#### ASSIGNMENT:
Below are entries; output exactly the lines from the one with "For example, a" to the one with "Using Llama-3.1-8B-Instruct, they", both included, and nothing else.

[Data records]
┌──

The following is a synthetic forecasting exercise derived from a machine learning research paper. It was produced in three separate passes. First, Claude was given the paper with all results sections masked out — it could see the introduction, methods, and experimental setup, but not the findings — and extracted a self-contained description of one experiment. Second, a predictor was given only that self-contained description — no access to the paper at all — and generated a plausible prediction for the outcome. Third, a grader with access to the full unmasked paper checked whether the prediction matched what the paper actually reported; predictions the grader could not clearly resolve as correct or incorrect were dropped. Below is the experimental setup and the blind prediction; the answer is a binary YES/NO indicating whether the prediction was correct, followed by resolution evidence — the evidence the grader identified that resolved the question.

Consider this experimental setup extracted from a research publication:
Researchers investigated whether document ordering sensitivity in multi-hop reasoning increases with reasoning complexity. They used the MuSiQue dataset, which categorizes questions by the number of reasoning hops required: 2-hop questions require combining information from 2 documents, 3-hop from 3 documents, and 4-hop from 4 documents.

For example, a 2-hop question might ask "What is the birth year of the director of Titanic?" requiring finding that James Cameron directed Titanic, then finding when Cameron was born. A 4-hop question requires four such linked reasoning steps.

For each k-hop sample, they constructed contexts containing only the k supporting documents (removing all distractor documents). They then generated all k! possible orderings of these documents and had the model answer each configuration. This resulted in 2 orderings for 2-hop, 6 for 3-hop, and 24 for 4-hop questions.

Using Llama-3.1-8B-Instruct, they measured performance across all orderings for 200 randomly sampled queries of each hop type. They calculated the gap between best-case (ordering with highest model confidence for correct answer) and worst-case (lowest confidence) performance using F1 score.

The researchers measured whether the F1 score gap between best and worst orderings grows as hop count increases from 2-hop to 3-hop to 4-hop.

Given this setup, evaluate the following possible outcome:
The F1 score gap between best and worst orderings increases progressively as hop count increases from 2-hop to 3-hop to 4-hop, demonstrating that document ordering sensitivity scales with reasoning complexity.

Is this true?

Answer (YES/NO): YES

└──

#### WRITTEN RESPONSE:
For example, a 2-hop question might ask "What is the birth year of the director of Titanic?" requiring finding that James Cameron directed Titanic, then finding when Cameron was born. A 4-hop question requires four such linked reasoning steps.

For each k-hop sample, they constructed contexts containing only the k supporting documents (removing all distractor documents). They then generated all k! possible orderings of these documents and had the model answer each configuration. This resulted in 2 orderings for 2-hop, 6 for 3-hop, and 24 for 4-hop questions.

Using Llama-3.1-8B-Instruct, they measured performance across all orderings for 200 randomly sampled queries of each hop type. They calculated the gap between best-case (ordering with highest model confidence for correct answer) and worst-case (lowest confidence) performance using F1 score.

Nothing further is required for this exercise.